What to produce: The records below must be transcribed exactly. Do not include the pictures.

Extracted records:
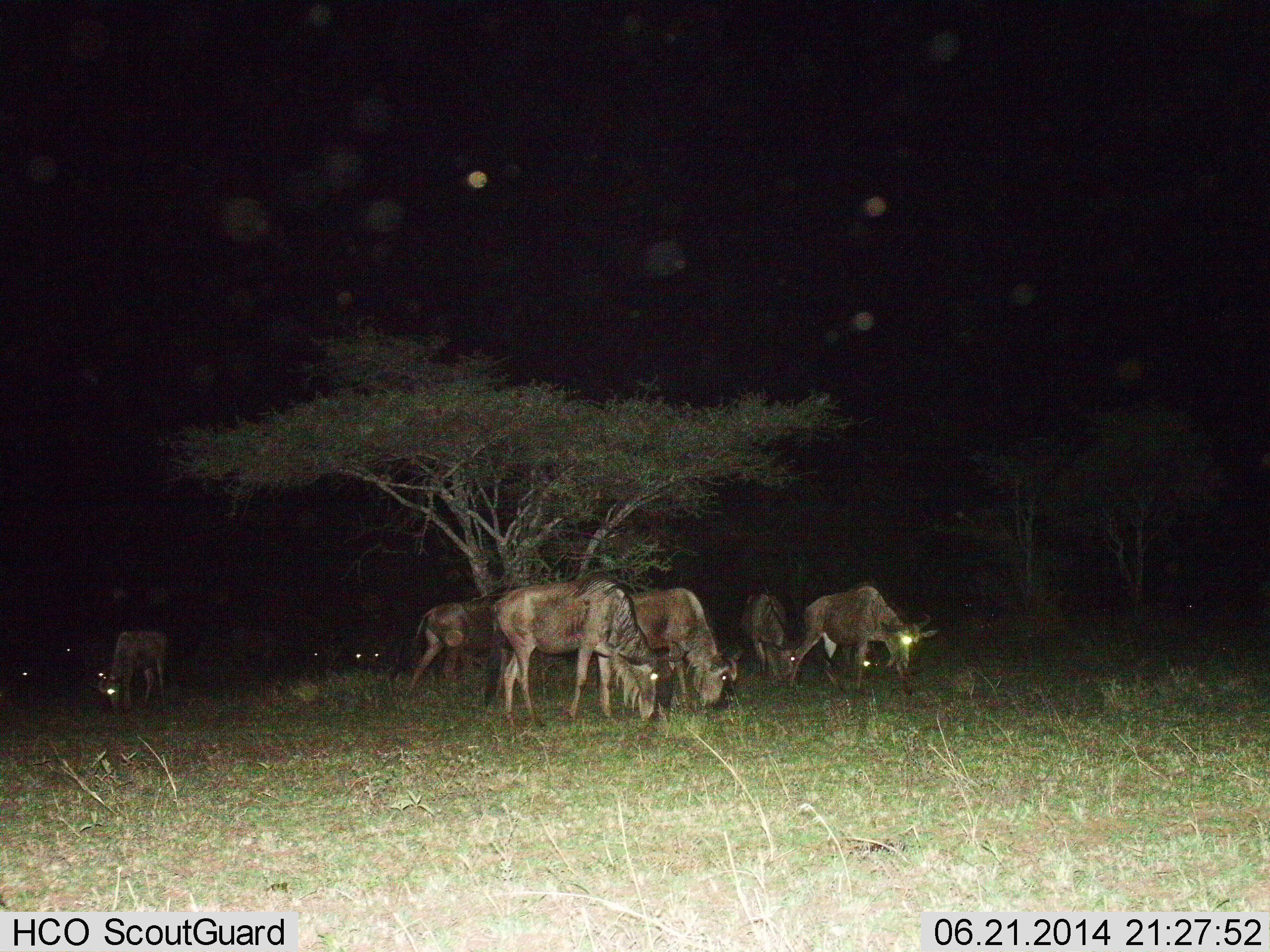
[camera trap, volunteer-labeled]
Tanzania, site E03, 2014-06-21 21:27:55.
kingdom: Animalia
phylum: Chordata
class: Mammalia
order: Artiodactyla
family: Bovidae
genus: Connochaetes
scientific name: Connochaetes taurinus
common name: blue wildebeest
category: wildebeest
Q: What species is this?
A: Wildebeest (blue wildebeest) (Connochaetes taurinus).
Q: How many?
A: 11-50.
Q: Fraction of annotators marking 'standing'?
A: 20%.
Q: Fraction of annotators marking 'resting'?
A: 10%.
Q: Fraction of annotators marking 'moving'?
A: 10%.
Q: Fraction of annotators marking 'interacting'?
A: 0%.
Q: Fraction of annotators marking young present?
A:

Problem solution:
[camera trap, volunteer-labeled]
Tanzania, site E03, 2014-06-21 21:27:55.
kingdom: Animalia
phylum: Chordata
class: Mammalia
order: Artiodactyla
family: Bovidae
genus: Connochaetes
scientific name: Connochaetes taurinus
common name: blue wildebeest
category: wildebeest
Q: What species is this?
A: Wildebeest (blue wildebeest) (Connochaetes taurinus).
Q: How many?
A: 11-50.
Q: Fraction of annotators marking 'standing'?
A: 20%.
Q: Fraction of annotators marking 'resting'?
A: 10%.
Q: Fraction of annotators marking 'moving'?
A: 10%.
Q: Fraction of annotators marking 'interacting'?
A: 0%.
Q: Fraction of annotators marking young present?
A:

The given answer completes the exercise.